Like other Eastern Indo-Aryan languages, Bengali arose from the eastern Middle Indic languages of the Indian subcontinent. Magadhi Prakrit and Maithili, the earliest recorded spoken language in the region and the language of the Buddha, had evolved into Ardhamagadhi ("Half Magadhi") in the early part of the first millennium CE. Ardhamagadhi, as with all of the Prakrits of North India, began to give way to what are called Apabhramsa languages just before the turn of the first millennium.[8] The local Apabhramsa language of the eastern subcontinent, Purvi Apabhramsa or Apabhramsa Abahatta, eventually evolved into regional dialects, which in turn formed three groups: the Bihari languages, the Oriya languages, and the Bengali-Assamese languages. Some argue for much earlier points of divergence—going back to even 500but the language was not static; different varieties coexisted and authors often wrote in multiple dialects. For example, Magadhi Prakrit is believed to have evolved into Apabhramsa Abahatta around the 6th century which competed with Bengali for a period of time.

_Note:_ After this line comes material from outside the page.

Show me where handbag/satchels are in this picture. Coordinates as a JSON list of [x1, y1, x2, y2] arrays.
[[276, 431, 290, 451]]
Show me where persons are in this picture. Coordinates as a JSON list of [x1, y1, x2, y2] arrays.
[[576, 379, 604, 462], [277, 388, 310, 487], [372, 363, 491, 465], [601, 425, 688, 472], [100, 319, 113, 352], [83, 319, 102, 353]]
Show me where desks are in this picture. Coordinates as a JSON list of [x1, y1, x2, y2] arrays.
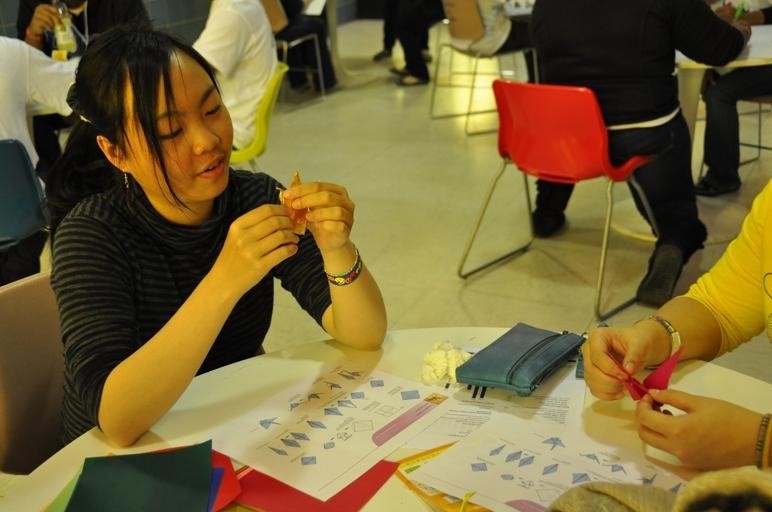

Usually three periods are identified in the history of Bengali:

1. Old Bengali (900/1000–1400)—texts include Charyapada, devotional songs; emergence of pronouns Ami, tumi, etc; verb inflections -ila, -iba, etc. Oriya and Assamese branch out in this period.
2. Middle Bengali (1400–1800)—major texts of the period include Chandidas's Srikrishnakirtan; elision of word-final ô sound; spread of compound verbs; Persian influence. Some scholars further divide this period into early and late middle periods.
3. New Bengali (since 1800)—shortening of verbs and pronouns, among other changes (e.g. tahar → tar "his"/"her"; koriyachhilô → korechhilo he/she had done).

Historically closer to Pali, Bengali saw an increase in Sanskrit influence during the Middle Bengali (Chaitanya era), and also during the Bengal Renaissance. Of the modern Indo-European languages in South Asia, Bengali and Marathi maintain a largely Sanskrit vocabulary base while Hindi and others such as Punjabi are more influenced by Arabic and Persian.

Until the 18th century, there was no attempt to document the grammar for Bengali. The first written Bengali dictionary/grammar, Vocabolario em idioma Bengalla, e Portuguez dividido em duas partes, was written by the Portuguese missionary Manoel da Assumpcam between 1734 and 1742 while he was serving in Bhawal. Nathaniel Brassey Halhed, a British grammarian, wrote a modern Bengali grammar (A Grammar of the Bengal Language (1778)) that used Bengali types in print for the first time.Raja Ram Mohan Roy, the great Bengali reformer, also wrote a "Grammar of the Bengali Language" (1832).

During this period, the Choltibhasha form, using simplified inflections and other changes, was emerging from Shadhubhasha (older form) as the form of choice for written Bengali.

Bengali was the focus, in 1951–52, of the Bengali Language Movement (Bhasha Andolon) in what was then East Pakistan (now Bangladesh). Although Bengali speakers were more numerous in the population of Pakistan, Urdu was legislated as the sole national language. On February 21, 1952, protesting students and activists walked into military and police fire in Dhaka University and three young students and several others were killed. Later in 1999, UNESCO decided to celebrate every 21 February as International Mother Language Day in recognition of the deaths of the three students. In a separate event in May 1961, police in Silchar, India, killed eleven people who were protesting legislation that mandated the use of the Assamese language.